§ **QUOTED PASSAGE**
==================================================
Best Detroit Arts Programs To Support

May 21, 2012 6:00 AM

(credit: Thinkstock)

Philanthropist Robert Jacobs, owner of the Buddy’s Pizza chain of restaurants, is the paragon of supporters to the arts in Detroit. As a young college student, he would wander over to the the DIA’s Kresge Court for lunch, all the while experiencing a great sense of fulfillment. It was then that he realized this was where his heart lay. Not only has he granted sizable donations to the DIA, he also begifted priceless works of art to the benefit of art lovers of future generations. This remarkable man donated more than $2 million to the Capuchin Soup Kitchen to feed the hungry of Detroit. His legacy forms a core compendium of central ideas that relate to feeding the community, not just in food for the body, but encompassing broader initiatives that provide nourishment to the human soul.
==================================================
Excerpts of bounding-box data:
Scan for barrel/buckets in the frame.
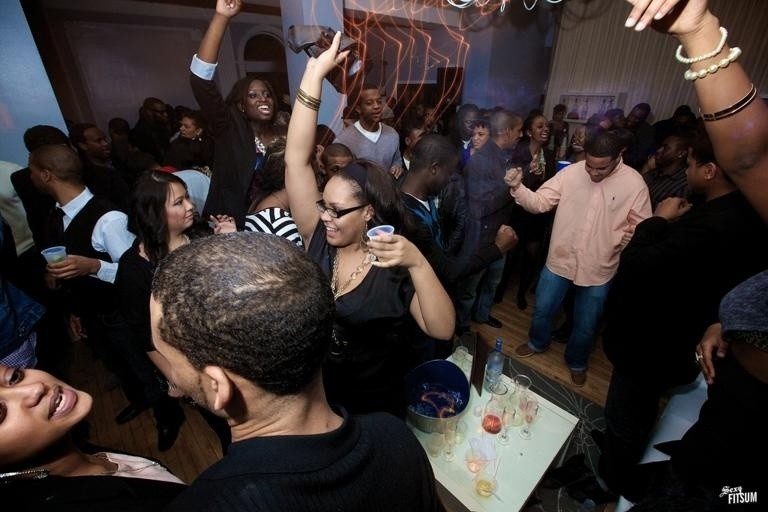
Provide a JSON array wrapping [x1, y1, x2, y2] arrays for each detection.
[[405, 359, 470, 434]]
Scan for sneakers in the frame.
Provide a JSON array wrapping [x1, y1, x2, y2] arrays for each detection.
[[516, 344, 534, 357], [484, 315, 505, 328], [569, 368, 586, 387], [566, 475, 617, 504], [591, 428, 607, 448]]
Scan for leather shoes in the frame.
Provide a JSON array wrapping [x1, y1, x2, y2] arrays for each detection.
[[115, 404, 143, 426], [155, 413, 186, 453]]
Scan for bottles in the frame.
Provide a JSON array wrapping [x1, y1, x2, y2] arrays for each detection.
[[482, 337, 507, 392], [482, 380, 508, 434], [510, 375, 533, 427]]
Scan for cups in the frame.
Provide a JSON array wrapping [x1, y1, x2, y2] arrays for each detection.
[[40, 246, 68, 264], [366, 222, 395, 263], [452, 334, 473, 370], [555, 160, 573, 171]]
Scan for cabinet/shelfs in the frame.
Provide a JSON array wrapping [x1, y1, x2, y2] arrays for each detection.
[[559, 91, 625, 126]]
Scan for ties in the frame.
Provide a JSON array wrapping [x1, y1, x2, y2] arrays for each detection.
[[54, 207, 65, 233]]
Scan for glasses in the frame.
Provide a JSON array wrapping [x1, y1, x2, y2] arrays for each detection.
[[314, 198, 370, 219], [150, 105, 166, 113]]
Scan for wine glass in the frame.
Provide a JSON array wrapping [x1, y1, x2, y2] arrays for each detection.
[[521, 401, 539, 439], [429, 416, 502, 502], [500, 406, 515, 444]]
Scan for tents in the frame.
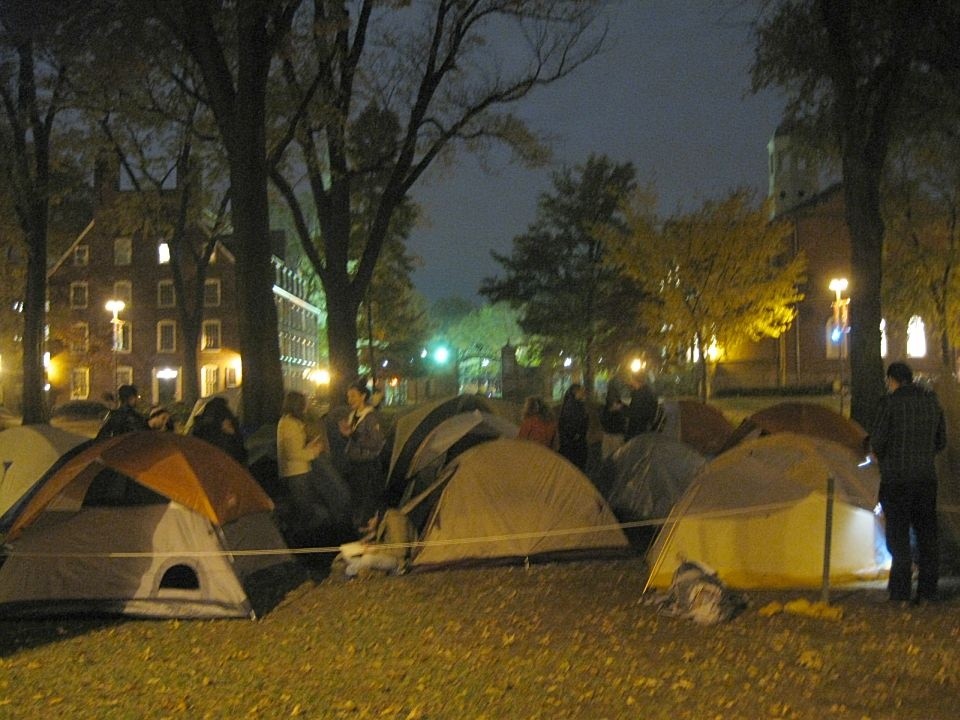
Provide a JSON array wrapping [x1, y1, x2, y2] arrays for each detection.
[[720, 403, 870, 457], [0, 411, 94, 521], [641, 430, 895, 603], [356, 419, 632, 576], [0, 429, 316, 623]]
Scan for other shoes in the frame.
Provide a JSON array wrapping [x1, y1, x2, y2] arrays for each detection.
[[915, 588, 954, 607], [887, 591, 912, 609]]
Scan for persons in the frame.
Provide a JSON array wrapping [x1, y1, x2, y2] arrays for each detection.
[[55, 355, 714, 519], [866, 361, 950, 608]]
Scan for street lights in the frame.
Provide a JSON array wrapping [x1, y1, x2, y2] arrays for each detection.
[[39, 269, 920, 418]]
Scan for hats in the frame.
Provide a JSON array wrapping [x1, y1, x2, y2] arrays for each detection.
==================================================
Please reproduce the portion of the Detroit arts article that begins with the words containing "(credit: Thinkstock)" and ends with "the human soul.". Work only from the Detroit arts article.

§ **EXERCISE OUTPUT**
(credit: Thinkstock)

Philanthropist Robert Jacobs, owner of the Buddy’s Pizza chain of restaurants, is the paragon of supporters to the arts in Detroit. As a young college student, he would wander over to the the DIA’s Kresge Court for lunch, all the while experiencing a great sense of fulfillment. It was then that he realized this was where his heart lay. Not only has he granted sizable donations to the DIA, he also begifted priceless works of art to the benefit of art lovers of future generations. This remarkable man donated more than $2 million to the Capuchin Soup Kitchen to feed the hungry of Detroit. His legacy forms a core compendium of central ideas that relate to feeding the community, not just in food for the body, but encompassing broader initiatives that provide nourishment to the human soul.